Barna da Siena, also known as Berna di Siena, was presumed to be a Sienese painter active from about 1330 to 1350.
The painter was first referred to by Lorenzo Ghiberti in his I Commentarii (mid 15th century) as a Sienese painter who painted several works in Tuscany, including many stories from the Old Testament in San Gimignano. Giorgio Vasari referred in the first edition of his Lives of the Most Excellent Painters, Sculptors, and Architects (1550) to the Sienese painter ‘Berna’ who was responsible for frescos of Old Testament scenes in the Collegiata di San Gimignano. In the second edition of the Vite (1568) Vasari only connected the artist with the New Testament scenes in that church, dating them to the very end of Barna’s life, apparently to 1381.

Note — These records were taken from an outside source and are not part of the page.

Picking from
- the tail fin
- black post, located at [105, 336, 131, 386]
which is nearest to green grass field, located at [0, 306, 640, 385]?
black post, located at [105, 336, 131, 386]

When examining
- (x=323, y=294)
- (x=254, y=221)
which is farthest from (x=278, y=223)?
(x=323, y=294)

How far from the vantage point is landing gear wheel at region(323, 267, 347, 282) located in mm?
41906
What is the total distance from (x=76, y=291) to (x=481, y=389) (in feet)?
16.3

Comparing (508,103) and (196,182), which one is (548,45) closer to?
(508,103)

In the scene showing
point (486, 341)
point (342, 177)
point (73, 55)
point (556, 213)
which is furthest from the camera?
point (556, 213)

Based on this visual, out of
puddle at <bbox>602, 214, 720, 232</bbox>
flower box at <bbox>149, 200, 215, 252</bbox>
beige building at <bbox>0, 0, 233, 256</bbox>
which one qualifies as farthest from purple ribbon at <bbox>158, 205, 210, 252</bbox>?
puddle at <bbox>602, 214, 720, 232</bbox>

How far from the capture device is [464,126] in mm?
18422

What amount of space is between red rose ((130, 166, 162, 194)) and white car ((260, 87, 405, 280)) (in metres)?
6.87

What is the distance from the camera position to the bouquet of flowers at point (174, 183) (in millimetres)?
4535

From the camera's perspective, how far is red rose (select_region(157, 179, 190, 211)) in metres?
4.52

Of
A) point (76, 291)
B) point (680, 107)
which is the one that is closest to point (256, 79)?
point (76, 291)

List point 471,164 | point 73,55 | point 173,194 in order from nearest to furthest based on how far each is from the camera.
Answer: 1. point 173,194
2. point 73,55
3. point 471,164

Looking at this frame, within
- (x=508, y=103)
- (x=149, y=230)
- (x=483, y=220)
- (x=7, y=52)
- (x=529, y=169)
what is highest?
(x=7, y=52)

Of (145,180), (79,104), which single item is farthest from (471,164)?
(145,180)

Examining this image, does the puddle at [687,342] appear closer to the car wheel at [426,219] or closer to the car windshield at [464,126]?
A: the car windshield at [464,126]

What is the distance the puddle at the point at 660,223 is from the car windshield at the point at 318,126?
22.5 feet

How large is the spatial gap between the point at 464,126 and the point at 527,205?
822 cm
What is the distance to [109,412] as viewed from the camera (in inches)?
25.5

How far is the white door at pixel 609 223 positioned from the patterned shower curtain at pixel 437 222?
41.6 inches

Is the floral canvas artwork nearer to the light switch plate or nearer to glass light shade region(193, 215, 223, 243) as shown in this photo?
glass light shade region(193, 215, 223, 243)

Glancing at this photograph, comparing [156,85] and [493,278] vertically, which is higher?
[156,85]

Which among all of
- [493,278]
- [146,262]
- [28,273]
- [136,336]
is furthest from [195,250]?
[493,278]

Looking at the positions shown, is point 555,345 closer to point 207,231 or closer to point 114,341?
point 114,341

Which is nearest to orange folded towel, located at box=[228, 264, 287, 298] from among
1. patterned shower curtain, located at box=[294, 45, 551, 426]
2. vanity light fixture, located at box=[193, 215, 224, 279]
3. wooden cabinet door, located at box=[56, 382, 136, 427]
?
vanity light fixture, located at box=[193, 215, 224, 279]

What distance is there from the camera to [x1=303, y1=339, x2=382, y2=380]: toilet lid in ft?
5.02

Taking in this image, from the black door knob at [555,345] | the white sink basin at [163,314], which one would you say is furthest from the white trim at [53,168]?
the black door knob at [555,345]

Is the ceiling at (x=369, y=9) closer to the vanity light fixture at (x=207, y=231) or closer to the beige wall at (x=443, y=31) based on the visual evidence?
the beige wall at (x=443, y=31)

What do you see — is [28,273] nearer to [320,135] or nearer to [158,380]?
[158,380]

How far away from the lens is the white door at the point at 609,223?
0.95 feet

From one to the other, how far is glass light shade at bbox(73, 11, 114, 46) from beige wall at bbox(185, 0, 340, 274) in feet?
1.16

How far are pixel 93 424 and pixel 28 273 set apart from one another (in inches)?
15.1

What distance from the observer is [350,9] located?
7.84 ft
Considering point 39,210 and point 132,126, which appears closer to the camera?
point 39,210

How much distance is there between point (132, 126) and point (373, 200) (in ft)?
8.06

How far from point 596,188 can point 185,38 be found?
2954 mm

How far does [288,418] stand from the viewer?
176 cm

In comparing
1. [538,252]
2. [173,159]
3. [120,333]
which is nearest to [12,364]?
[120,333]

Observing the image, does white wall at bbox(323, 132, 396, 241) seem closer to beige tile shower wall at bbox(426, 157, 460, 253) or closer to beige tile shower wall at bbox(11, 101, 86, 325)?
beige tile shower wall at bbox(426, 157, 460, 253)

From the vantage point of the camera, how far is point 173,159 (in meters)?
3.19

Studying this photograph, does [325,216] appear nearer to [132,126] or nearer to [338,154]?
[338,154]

Because of the wide variations in style and quality in the New Testament paintings in San Gimignano it is believed that they were the work of three or four distinct painters. It is further believed that Vasari's dating of the New Testament scenes was incorrect as on stylistic grounds they should be dated to the period 1330-1340s. Because of these problems with the identification of the artist a majority of scholars now believe that ‘Barna’ is a historical fiction. This conclusion has generated various theories on the authorship of the San Gimignano frescoes. The view is that the Collegiata frescoes and other panel paintings attributed to the artist are all closely linked to the work of followers of Simone Martini and the circle of Lippo Memmi.[1]